Chapter 14: Carboxylic Acids, Esters, Amines, and Amides

Carboxylic Acids * These are weak acids. They have a sour or tart taste, produce hydronium ions in water, and neutralize bases. * The carbon atom of a carbonyl group is attached to a hydroxyl group that forms a carboxyl group.

Carboxylic acids with one to five carbons are soluble in water because the carboxyl group forms hydrogen bonds with several water molecules.
When a carboxylic acid ionizes in water, a hydrogen ion is transferred to a water molecule to form a negatively charged carboxylate ion and a hydronium ion.
Because carboxylic acids are weak acids, they are completely neutralized by strong bases — the products are carboxylate salt and water.

A carboxylic acid reacts with an alcohol to form an ester and water.
In an ester, the —H of the carboxylic acid is replaced by an alkyl group
Esterification * An ester is produced when a carboxylic acid and an alcohol react in the presence of an acid catalyst ad heat. * The —OH group from the carboxylic acid and the —H from the alcohol are removed and combine to form water. * An excess of the alcohol is used to shift the equilibrium in the direction of the formation of the ester product.
The first word indicates the alkyl part from the alcohol. The second word is the name of the carboxylate from the carboxylic acid.
The IUPAC names of esters use the IUPAC names of the acids, while the common names of esters use the common names of the acids.

Acid Hydrolysis * It occurs when esters are heated with water in the presence of a strong acid. * Water reacts with the ester to form a carboxylic acid and an alcohol. * It is the reverse of the esterification reaction.
Base Hydrolysis * It is also known as saponification, which refers to the reaction of an ester of a long-chain fatty acid with NaOH to make soap. * When an ester undergoes hydrolysis with a strong base, the products are the carboxylate salt and the corresponding alcohol.

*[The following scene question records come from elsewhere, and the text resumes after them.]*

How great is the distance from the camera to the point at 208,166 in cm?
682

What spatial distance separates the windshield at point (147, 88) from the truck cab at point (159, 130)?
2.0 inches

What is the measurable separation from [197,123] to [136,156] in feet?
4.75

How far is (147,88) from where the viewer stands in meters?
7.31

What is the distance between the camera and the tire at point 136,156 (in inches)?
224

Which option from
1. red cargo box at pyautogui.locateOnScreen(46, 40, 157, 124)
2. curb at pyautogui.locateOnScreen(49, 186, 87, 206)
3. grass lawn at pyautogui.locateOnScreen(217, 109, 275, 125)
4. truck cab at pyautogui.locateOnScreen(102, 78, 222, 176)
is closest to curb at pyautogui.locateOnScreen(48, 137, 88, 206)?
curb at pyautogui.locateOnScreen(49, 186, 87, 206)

Amines: These are derivatives of ammonia in which one or more hydrogen atoms are replaced with alkyl or aromatic groups.
In methylamine, a methyl group replaces one hydrogen atom in ammonia.
The bonding of two methyl groups gives dimethylamine.
The bonding of three methyl groups in trimethylamine replaces all the hydrogen atoms in ammonia.
Amines are classified by counting the number of carbon atoms directly bonded to the nitrogen atom. * In a primary (1°) amine, the nitrogen atom is bonded to one alkyl group. * In a secondary (2°) amine, the nitrogen atom is bonded to two alkyl groups. * In a tertiary (3°) amine, the nitrogen atom is bonded to three alkyl groups.

The aromatic amines use the name aniline, which is approved by IUPAC. * Alkyl groups attached to the nitrogen of aniline are named with the prefix N- followed by the alkyl name. * Examples: Aniline; 4-Bromoaniline; N-Methylaniline
Because amines contain a polar N—H bond, they form hydrogen bonds with water. * In a primary (1°) amine, —NH2 can form more hydrogen bonds than the secondary (2°) amine. * In a tertiary (3°) amine, which has no hydrogen on the nitrogen atom, can form only hydrogen bonds with water from the N atom in the amine to the H of a water molecule.
Ammonia acts as a Brønsted–Lowry base because it accepts H+ from water to produce an ammonium ion and a hydroxide ion.
In a neutralization reaction, an amine acts as a base and reacts with an acid to form an ammonium salt.
Ammonium salts (NH4Cl) * These are ionic compounds with strong attractions between the positively charged ammonium ion and an anion, usually chloride. * These salts are solids at room temperature, odorless and soluble in water and body fluids. * Amines used as drugs are usually converted to ammonium salts.
Heterocyclic amine * A cyclic compound that contains one or more nitrogen atoms in the ring. * The rings typically consist of five or six atoms and one or more nitrogen atoms. * Pyrrolidine: A ring of four carbon atoms and a nitrogen atom, all with single bonds. * Piperidine: A six-atom heterocyclic ring with a nitrogen atom.

Amides (CO-NH): These are derivatives of carboxylic acids in which a nitrogen group replaces the hydroxyl group.

Amidation: A reaction where an amide is produced, in which a carboxylic acid reacts with ammonia or a primary or secondary amine.
In both the IUPAC and common names, amides are named by dropping the –oic acid or —ic acid from the carboxylic acid name and adding the suffix amide. * Example: N, N-Dimethylbutanamide (IUPAC); N, N-Dimethylbutyramide (Common Name)
The amides with one to five carbon atoms are soluble in water because they can hydrogen bond with water molecules. * In amides with more than five carbon atoms, the effect of hydrogen bonding is diminished as the longer carbon chain decreases the solubility of an amide in water.
Amides undergo hydrolysis when water is added to the amide bond to split the molecule. * When an acid is used, the hydrolysis products of an amide are the carboxylic acid and the ammonium salt. * In base hydrolysis, the amide produces the carboxylate salt and ammonia or an amine.